Domaine de la Loue: Catherine Hannoun

Catherine Hannoun of Domaine de la Loue produces excellent Jura wines from plots near Pupillin and Marnoz. Her Savagnin, from a plot near Pupillin is a real revelation. It is complex, pure and delicious!

Her domaine is named after the Loue river which rises from a spring slightly north-west of the town of Pontalier near the Swiss border and then snakes its way across the Jura to form the border between Doubs and the Jura.

We met Catherine at a salon in Paris and after trying her delicious wines were eager to import them to Australia. We were delighted that she agreed even though she only farms approximately 3 hecatres, so has very little wine.

Catherine became intrigued with winemaking when working as a producer on Nossiter’s famous film about the wine industry called Mondovino. She moved to the Jura in 2009 and began making wine after converting some vineyards to organic.

The following wines will be arriving in early February, so let us know if you would like a small allocation!

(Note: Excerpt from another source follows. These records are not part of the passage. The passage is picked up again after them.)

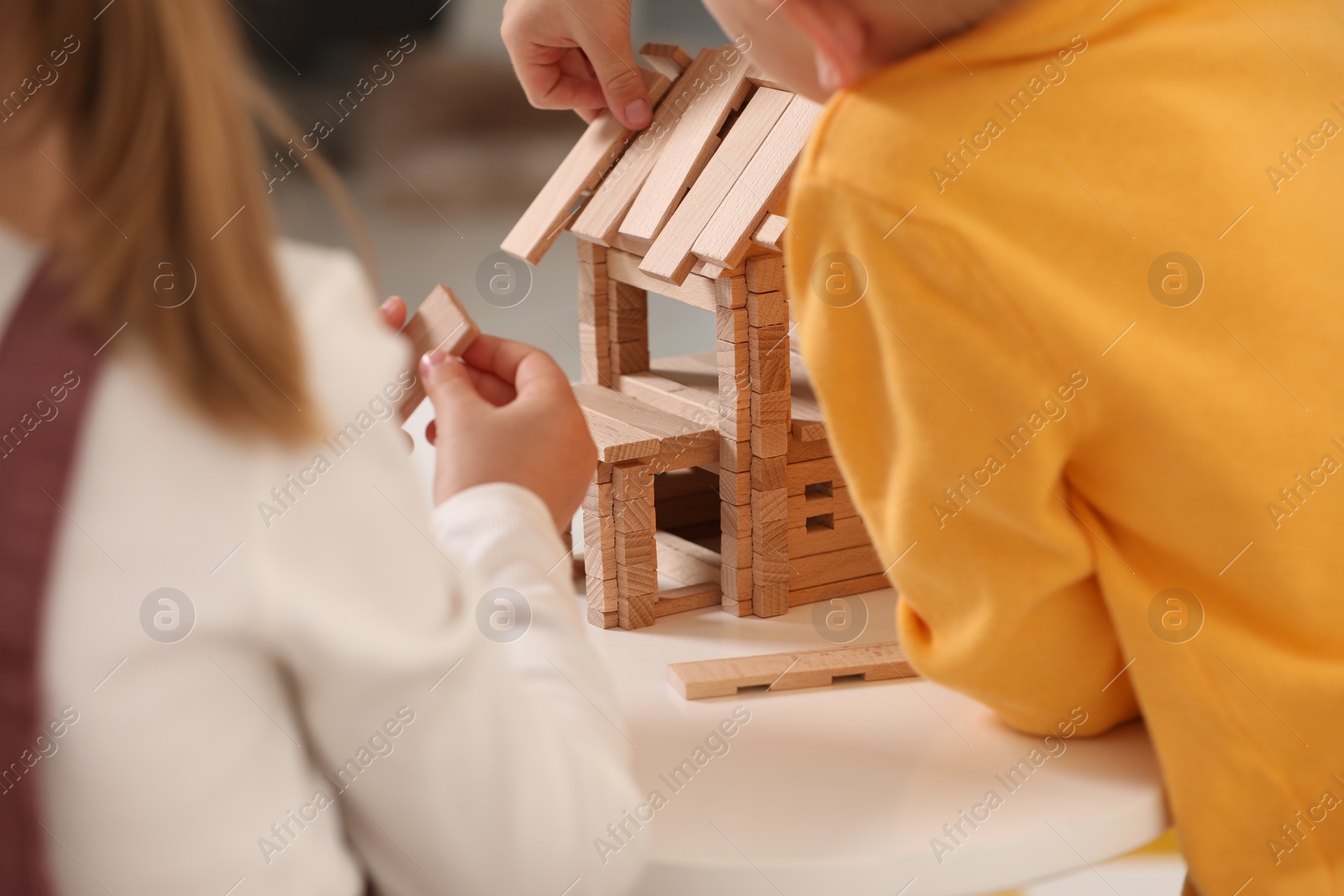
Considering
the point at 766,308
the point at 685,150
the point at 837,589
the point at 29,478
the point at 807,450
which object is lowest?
the point at 837,589

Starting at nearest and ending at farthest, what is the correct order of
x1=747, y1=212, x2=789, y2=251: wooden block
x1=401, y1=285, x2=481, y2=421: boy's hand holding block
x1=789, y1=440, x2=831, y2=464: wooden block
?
1. x1=401, y1=285, x2=481, y2=421: boy's hand holding block
2. x1=747, y1=212, x2=789, y2=251: wooden block
3. x1=789, y1=440, x2=831, y2=464: wooden block

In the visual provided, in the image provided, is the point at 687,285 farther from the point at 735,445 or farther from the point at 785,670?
the point at 785,670

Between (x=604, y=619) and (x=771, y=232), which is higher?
(x=771, y=232)

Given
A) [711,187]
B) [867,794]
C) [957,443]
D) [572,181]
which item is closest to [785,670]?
[867,794]

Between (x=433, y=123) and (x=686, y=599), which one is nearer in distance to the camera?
(x=686, y=599)

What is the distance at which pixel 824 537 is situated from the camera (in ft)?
3.08

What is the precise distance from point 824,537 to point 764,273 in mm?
210

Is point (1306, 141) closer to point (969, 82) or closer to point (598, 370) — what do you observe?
point (969, 82)

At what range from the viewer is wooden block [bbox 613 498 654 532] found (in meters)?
0.89

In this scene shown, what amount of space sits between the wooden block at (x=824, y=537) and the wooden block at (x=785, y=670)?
0.13 metres

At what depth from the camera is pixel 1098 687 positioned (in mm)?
695

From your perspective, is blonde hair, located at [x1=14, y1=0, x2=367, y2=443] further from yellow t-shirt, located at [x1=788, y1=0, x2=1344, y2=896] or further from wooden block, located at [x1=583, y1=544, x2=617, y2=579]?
wooden block, located at [x1=583, y1=544, x2=617, y2=579]

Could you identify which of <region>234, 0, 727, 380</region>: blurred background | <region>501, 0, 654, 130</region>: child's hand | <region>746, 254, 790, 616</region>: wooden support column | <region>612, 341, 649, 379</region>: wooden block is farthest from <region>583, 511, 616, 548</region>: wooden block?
<region>234, 0, 727, 380</region>: blurred background

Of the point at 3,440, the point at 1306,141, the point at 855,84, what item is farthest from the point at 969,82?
the point at 3,440
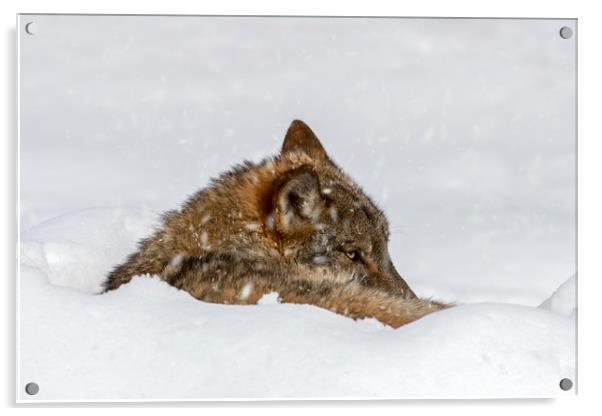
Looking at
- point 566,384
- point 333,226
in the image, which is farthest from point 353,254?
point 566,384

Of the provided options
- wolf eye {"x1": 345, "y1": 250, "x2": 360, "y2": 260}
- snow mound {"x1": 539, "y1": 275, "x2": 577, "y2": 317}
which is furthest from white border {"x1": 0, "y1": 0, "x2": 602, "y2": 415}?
wolf eye {"x1": 345, "y1": 250, "x2": 360, "y2": 260}

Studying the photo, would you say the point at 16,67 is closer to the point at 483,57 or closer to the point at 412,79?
the point at 412,79

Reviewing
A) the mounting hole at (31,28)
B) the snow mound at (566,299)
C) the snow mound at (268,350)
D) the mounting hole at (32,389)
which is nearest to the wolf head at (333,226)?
the snow mound at (268,350)

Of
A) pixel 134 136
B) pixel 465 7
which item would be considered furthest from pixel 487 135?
pixel 134 136

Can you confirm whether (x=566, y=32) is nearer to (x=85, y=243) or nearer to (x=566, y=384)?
(x=566, y=384)

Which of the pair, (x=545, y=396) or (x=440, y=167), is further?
(x=440, y=167)
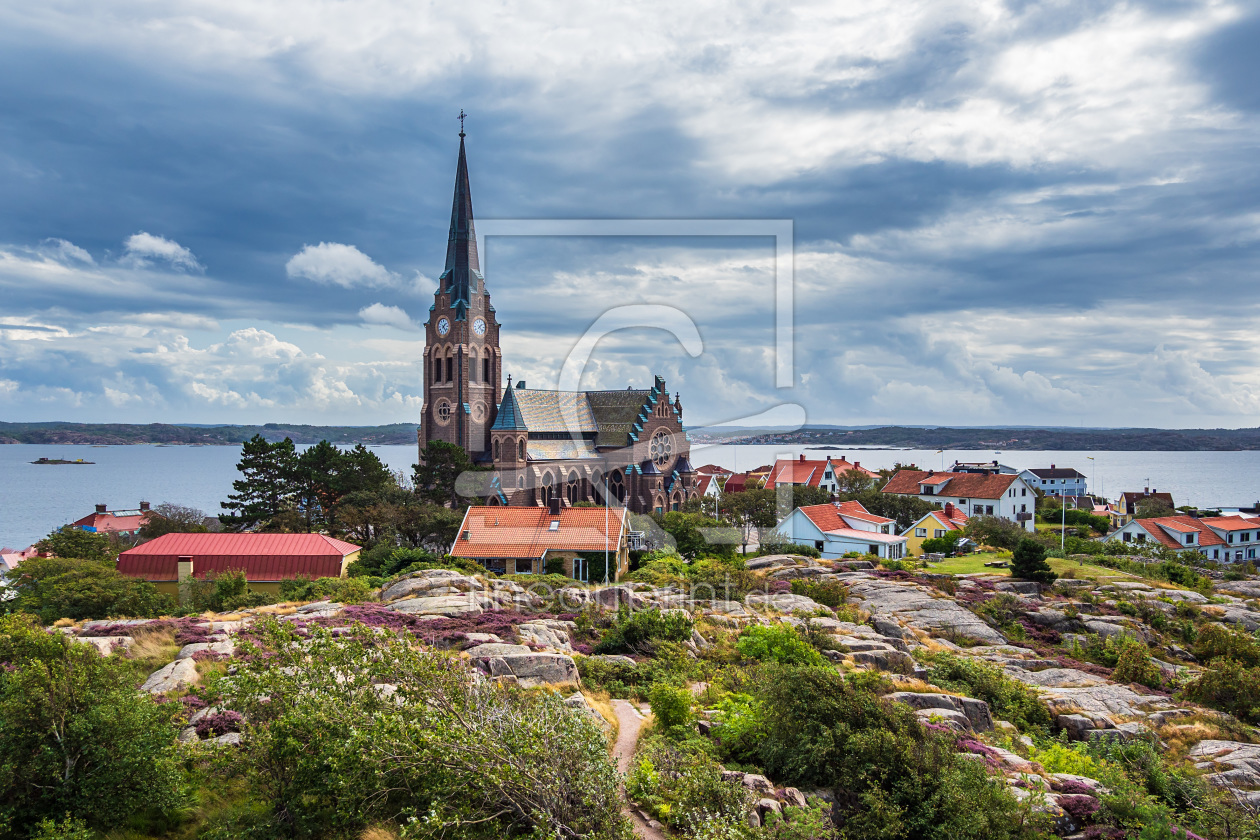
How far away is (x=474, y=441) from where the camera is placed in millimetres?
68750

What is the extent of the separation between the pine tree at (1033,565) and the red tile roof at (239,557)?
35.9 m

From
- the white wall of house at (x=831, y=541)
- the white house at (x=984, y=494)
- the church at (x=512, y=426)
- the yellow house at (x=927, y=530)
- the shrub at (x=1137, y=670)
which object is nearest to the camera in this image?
the shrub at (x=1137, y=670)

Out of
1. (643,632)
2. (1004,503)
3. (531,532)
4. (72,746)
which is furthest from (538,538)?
(1004,503)

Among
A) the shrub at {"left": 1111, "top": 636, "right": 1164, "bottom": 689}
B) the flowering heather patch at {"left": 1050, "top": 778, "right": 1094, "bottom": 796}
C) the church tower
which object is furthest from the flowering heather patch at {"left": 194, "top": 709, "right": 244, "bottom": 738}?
the church tower

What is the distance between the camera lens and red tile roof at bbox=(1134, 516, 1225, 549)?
61812 millimetres

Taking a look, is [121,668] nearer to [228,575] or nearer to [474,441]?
[228,575]

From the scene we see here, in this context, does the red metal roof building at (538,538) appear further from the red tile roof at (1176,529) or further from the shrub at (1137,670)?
the red tile roof at (1176,529)

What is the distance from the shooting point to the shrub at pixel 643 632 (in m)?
22.6

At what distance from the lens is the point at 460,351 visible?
227 ft

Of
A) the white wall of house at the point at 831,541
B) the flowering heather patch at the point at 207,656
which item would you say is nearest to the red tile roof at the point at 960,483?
the white wall of house at the point at 831,541

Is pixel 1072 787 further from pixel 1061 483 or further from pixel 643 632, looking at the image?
pixel 1061 483

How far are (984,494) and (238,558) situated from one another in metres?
64.3

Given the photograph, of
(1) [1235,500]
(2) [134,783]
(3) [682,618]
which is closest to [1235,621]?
(3) [682,618]

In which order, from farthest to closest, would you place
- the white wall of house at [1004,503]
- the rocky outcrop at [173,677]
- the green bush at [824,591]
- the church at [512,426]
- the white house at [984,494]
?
the white house at [984,494]
the white wall of house at [1004,503]
the church at [512,426]
the green bush at [824,591]
the rocky outcrop at [173,677]
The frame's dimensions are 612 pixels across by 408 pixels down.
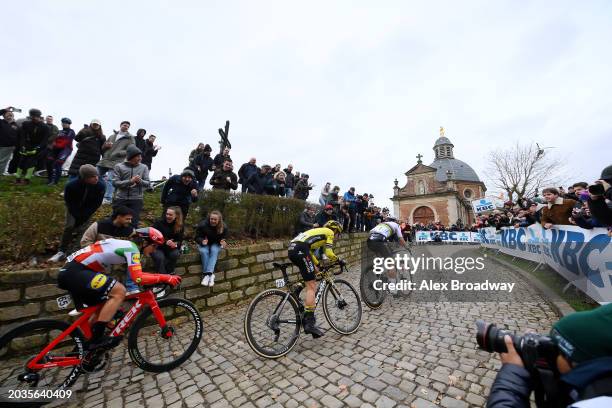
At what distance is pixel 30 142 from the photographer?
6426 mm

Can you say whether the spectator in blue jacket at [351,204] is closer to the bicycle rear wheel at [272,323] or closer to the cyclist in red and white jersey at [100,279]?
the bicycle rear wheel at [272,323]

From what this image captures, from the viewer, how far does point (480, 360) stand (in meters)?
3.22

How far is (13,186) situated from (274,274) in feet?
22.4

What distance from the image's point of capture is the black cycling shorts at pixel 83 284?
2.96 m

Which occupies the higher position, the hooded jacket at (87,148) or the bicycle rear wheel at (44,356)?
the hooded jacket at (87,148)

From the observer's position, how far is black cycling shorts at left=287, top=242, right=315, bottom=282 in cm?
405

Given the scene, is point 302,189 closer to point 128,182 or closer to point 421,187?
point 128,182

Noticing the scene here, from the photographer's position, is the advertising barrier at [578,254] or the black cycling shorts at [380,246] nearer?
the advertising barrier at [578,254]

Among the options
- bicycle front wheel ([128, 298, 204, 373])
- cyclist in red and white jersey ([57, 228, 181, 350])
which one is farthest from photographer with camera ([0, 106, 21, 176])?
bicycle front wheel ([128, 298, 204, 373])

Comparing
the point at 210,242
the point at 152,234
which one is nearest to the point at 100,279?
the point at 152,234

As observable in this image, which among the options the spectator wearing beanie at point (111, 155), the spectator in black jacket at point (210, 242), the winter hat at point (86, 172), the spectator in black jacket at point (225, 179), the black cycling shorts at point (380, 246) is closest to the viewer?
the winter hat at point (86, 172)

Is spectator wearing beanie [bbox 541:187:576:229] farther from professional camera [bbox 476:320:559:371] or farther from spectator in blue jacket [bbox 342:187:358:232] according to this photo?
spectator in blue jacket [bbox 342:187:358:232]

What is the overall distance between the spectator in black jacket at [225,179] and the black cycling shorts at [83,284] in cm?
483

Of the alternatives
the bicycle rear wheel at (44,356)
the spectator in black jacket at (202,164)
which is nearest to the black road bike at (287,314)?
the bicycle rear wheel at (44,356)
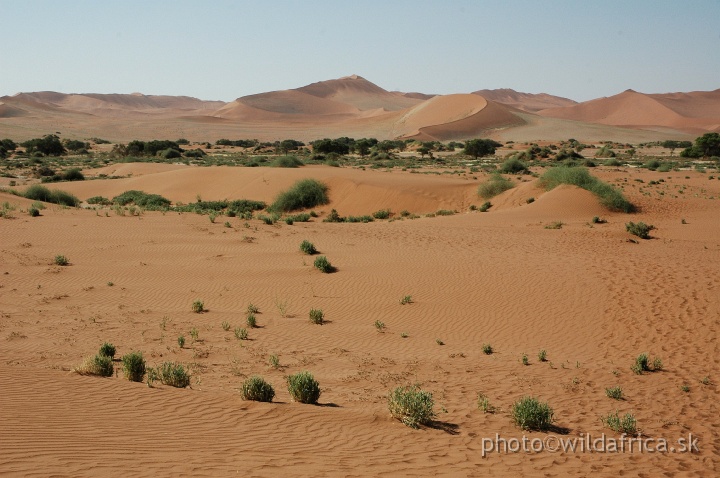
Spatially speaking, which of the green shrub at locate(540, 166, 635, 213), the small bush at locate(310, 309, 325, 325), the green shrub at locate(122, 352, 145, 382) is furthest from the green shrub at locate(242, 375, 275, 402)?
the green shrub at locate(540, 166, 635, 213)

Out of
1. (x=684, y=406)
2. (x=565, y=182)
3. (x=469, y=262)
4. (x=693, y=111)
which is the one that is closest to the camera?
(x=684, y=406)

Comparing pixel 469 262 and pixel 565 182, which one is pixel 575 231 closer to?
pixel 469 262

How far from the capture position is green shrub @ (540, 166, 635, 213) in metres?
30.9

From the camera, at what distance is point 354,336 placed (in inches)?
528

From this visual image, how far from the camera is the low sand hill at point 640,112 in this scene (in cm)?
16238

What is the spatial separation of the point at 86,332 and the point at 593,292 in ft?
37.8

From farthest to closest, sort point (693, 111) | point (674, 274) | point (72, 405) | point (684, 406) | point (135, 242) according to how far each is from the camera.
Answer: point (693, 111), point (135, 242), point (674, 274), point (684, 406), point (72, 405)

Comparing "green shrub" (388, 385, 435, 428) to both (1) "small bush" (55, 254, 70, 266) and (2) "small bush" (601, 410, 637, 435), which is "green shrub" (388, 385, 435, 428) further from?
(1) "small bush" (55, 254, 70, 266)

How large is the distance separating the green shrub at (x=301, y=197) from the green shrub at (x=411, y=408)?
28042mm

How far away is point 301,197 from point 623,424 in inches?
1141

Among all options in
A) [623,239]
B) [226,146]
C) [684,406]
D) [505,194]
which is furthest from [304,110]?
[684,406]

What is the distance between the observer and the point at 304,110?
19338 cm

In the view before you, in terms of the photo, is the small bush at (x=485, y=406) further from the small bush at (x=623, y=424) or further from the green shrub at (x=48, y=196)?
the green shrub at (x=48, y=196)

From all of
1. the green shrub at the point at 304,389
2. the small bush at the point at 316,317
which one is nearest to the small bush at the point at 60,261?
the small bush at the point at 316,317
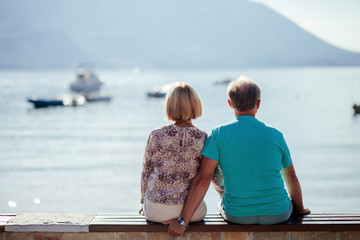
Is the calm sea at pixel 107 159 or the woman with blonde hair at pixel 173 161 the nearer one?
the woman with blonde hair at pixel 173 161

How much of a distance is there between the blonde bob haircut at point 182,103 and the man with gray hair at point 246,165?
173 mm

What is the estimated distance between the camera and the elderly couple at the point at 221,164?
2650mm

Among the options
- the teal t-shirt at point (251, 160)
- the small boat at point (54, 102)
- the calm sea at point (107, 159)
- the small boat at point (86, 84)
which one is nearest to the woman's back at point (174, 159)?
the teal t-shirt at point (251, 160)

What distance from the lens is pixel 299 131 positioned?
1019 inches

Domaine de la Loue Savagnin 2017

This is a pure Savagnin made from a plot of land called Sous Roche near the village of Pupillin close to Arbois. The vines are now thirteen years old and grow in grey marl clays which are on a slope that faces east south-east.

The grapes were harvested by hand in September 2017, direct pressed and then underwent natural fermentation in stainless steel tanks. After fermentation was complete, two-thirds of the juice was transferred to old 220 litre barrels. The juice was transferred back to the stainless steel tank one month before bottling (August 28, 2019). The wine was not fined or filtered and no sulphur was added.

Domaine de la Loue La Brute 2018

La Brute is made from 100% Pinot Noir grapes from an organic plot near the village of Marnoz where the vines are almost 36 years old. Here they grow in limestone clays where the plot faces south-east.

The grapes were picked in September 2018 and then packed into stainless steel tanks, with the first 40 centimetres of grapes destemmed, then the next 40 centimetres whole bunch and so on to create what Catherine calls a millefeuilles! The juice was macerated for 6 weeks before being pressed and returned to the stainless steel.

The wine was bottled is August 2019 with any fining, filtration or addition of any sulphur.